■ Consegna ■
Rispondi alle seguenti domande basandoti sul testo estratto:
1. Quante imprese sono coinvolte in Intellimech?
2. Dove verrà creato il laboratorio per il trasferimento tecnologico e lo sviluppo della robotica industriale?
3. Qual è il filo rosso che lega tutte le proposte di Indeva?

+++ Testo estratto +++

È un modo per crescere tutti insieme. Lo dimostra bene la vicenda di Intellimech. Sono adesso una quarantina le imprese coinvolte, dalle piccole alle grandi, e continua a svolgere importanti programmi di ricerca pre-competitiva. Adesso è stata stretta una partnership con l’Istituto Italiano di Tecnologia che porterà alla creazione, presso il Kilometro Rosso di Bergamo, di un laboratorio per il trasferimento tecnologico e lo sviluppo della robotica industriale. Da parte di tutti occorre capire che bisogna fare gioco di squadra. Ragionare in una logica collaborativa è la cosa migliore. Piattaforma IoT, per esempio. Non ha senso che ciascuno, all’interno di territori specifici o nella propria realtà aziendale, si muova in ordine sparso. Meglio creare una piattaforma su basi partecipative. Va poi da sé che ciascuno la usi nel suo ambito specifico. Certo, consorzi di ricerca, DIH, competence center…. sono tutte iniziative molto positive ma che vanno meglio inquadrate e le cui mission devono essere ben definite e complementari, altrimenti il rischio è creare disorientamento tra le imprese, che non riescono a capire quali sono le finalità di ciascuna iniziativa. Se dovessimo spiegare a un imprenditore le differenze tra CFI, CC, DHI e LightHouse credo che avremmo non poche difficoltà.

Agv Scaglia Indeva

E per quanto riguarda Indeva, quale contributo di automazione siete in grado di offrire?

Il filo rosso che lega tutte le proposte di Indeva è la lean production: da una parte consentire ai clienti di migliorare la produttività dall’altra aumentare la sicurezza e il benessere degli operatori. Per centrare questi obiettivi l’offerta è un insieme di tecnologie che possono aiutare a migliorare questi due aspetti, con sistemi che possano sia maneggiare, manovrare e manipolare oggetti ma anche trasportarli verso la linea di montaggio in maniera ordinata, efficace e automatizzata. La componente umana in tante operazioni rimarrà fondamentale, non si arriverà mai a un’automazione 100% senza intervento operatore. L’idea di Indeva è fornire tecnologia ausiliare per aumentare la capacità degli operatori. Tramite il manipolatore industriale e robot collaborativi si rimuove dalla catena del lavoro la parte più gravosa e ripetitiva, lasciando all’operatore la parte più complessa. Il robot nella sua accezione più generale si affermerà in tutte quelle operazioni dove esiste ripetitività assoluta e continuativa; l’operatore troverà invece spazio dove si richiede adattabilità, flessibilità e personalizzazione del prodotto.

Robotica collaborativa, d’accordo, ma al di là dei grandi annunci non è che se ne vedano molti in giro. Secondo i dati più recenti i cobot sono circa il 5% dell’installato globale….

+++ Voci fornite +++

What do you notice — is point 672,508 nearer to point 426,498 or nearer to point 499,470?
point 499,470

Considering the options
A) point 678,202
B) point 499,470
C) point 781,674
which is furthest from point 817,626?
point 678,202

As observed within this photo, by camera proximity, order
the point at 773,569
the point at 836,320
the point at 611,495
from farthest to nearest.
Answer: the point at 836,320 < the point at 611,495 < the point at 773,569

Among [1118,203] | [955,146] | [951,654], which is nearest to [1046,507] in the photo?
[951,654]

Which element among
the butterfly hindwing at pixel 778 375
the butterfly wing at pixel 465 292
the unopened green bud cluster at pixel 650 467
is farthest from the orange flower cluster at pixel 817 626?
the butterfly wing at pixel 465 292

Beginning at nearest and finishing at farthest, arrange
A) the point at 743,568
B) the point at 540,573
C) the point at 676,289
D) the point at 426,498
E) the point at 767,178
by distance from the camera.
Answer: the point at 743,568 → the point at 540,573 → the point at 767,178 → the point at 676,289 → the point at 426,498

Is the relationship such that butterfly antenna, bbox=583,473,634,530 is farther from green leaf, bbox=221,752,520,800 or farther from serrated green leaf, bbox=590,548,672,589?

+++

■ Compito svolto ■
1. Una quarantina, dalle piccole alle grandi.
2. Presso il Kilometro Rosso di Bergamo.
3. La lean production.